Bien sûr, le titre « On joue tout seul » pourrait prêter à confusion. Le lecteur serait en droit de penser, avant même d’ouvrir le livre, que la poésie n’est pour l’auteur qu’une simple activité ludique, un pur divertissement de l’esprit qui n’engage en rien le poète. Mais il suffit de se plonger dans les premiers textes pour comprendre, intuitivement, qu’il s’agit de toute autre chose : d’une réflexion, sans pédantisme aucun ni hermétisme de mauvais aloi, sur l’acte même d’écrire. Certes, le poète écrit le plus souvent seul, dans le silence (encore que certains préfèrent écrire dans un environnement plus ou moins sonore) et dans la solitude. Surtout dans la solitude, dirais-je. En effet, le poète se retrouve seul face aux mots qui s’entrechoquent dans sa tête, seul face au langage qu’il façonne et maîtrise patiemment, sans l’aide de personne. Il habite cette solitude qui le hante jour après jour, mais dans la joie somme toute d’écrire. Aucun dolorisme, aucune souffrance excessive dans les textes, mais une justesse de ton qui fait à la fois sourire et réfléchir.

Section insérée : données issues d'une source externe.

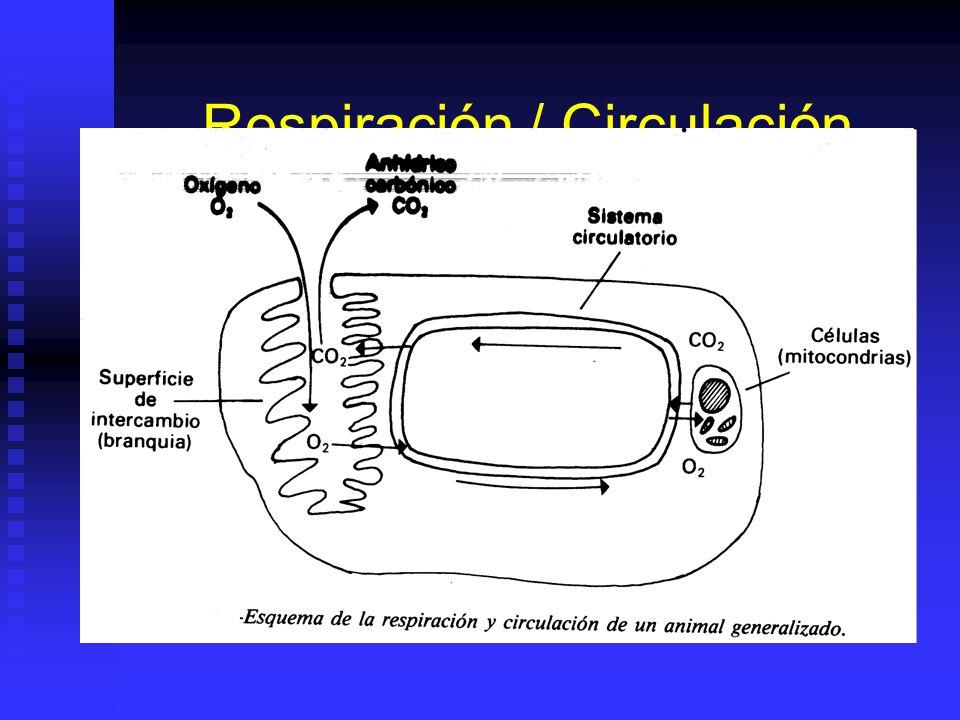 Musculos Y Locomoción Moluscos: Moluscos: Larva plantónica, adulto sésil bentónico. Larva plantónica, adulto sésil bentónico. Músculos en pie y abduct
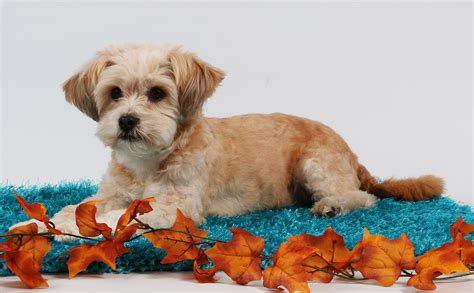 How Much Are Shih Tzu Poodle Puppies Goldenacresdogscom
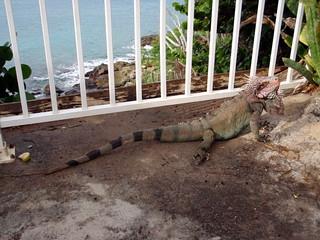 Image de Limetree Beach près de Charlotte Amalie. stthomas sapphirebeach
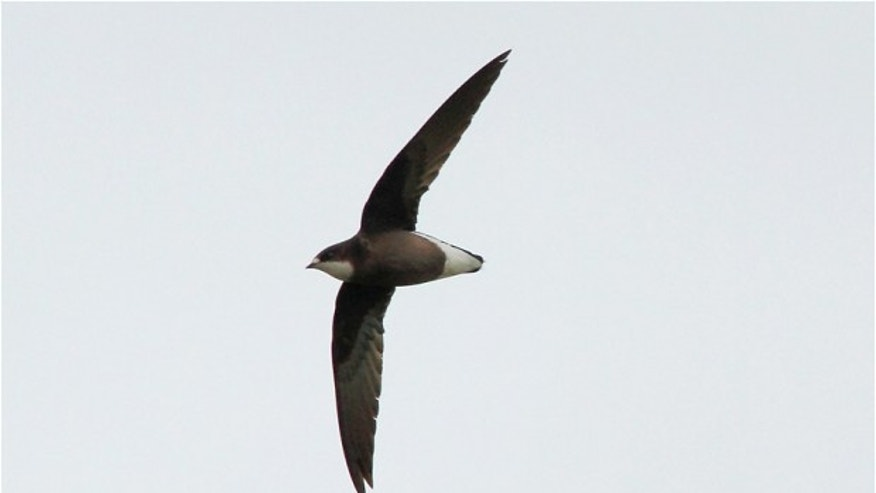 June 26, 2013 - Photo of the rare White-throated Needletail flying south of Tarbet, Harris, Outer Hebrides, Scotland, taken a few hours before it was killed flying into a wind turbine.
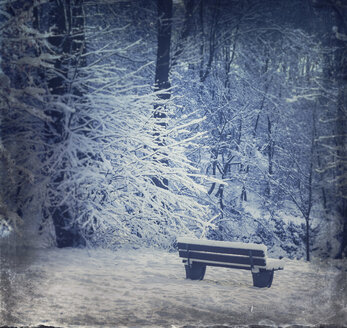 Germany, Empty bench in winter forest - DWIF000670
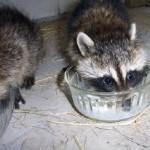 raccoons milk bowls 3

En effet, la profonde et subtile originalité du recueil tient, me semble-t-il, en cette alternance de courts poèmes proches de la comptine ou de la fable et de poèmes qui se veulent plus graves, mais sans jamais devenir pesants. Le poète ne nous assène aucune leçon, aucune « morale » particulière, aucune philosophie de vivre. Il s’amuse avec les mots (tout en les respectant car ils expriment toujours quelque chose de senti, de vécu) comme un jongleur s’amuse avec ses balles ou ses massues, et parvient à ne jamais les faire tomber à terre car ils sont à la fois légers et aériens. Au pétillant poème « lambeaux de peau pas beaux… » (p.10) on peut opposer « On joue/la nuit dans un théâtre d’ombres… » (p.23). Et l’on pourrait multiplier les exemples tout au long de ce recueil. Alors oui, Alain Helissen « joue » sans aucun doute tout seul, un peu en dehors de l’agitation futile du monde (tout en gardant les pieds enracinés dans la terre) mais il tient tout de même à partager sa solitude avec ceux qui aimeront lire ses poèmes et qui voudront bien l’escorter, d’un pas alerte et gaillard, par des chemins obliques, au cœur même de la poésie.
06/04/10
(avec son aimable autorisation)
Jean-Marc Couvé a commenté "On joue tout seul"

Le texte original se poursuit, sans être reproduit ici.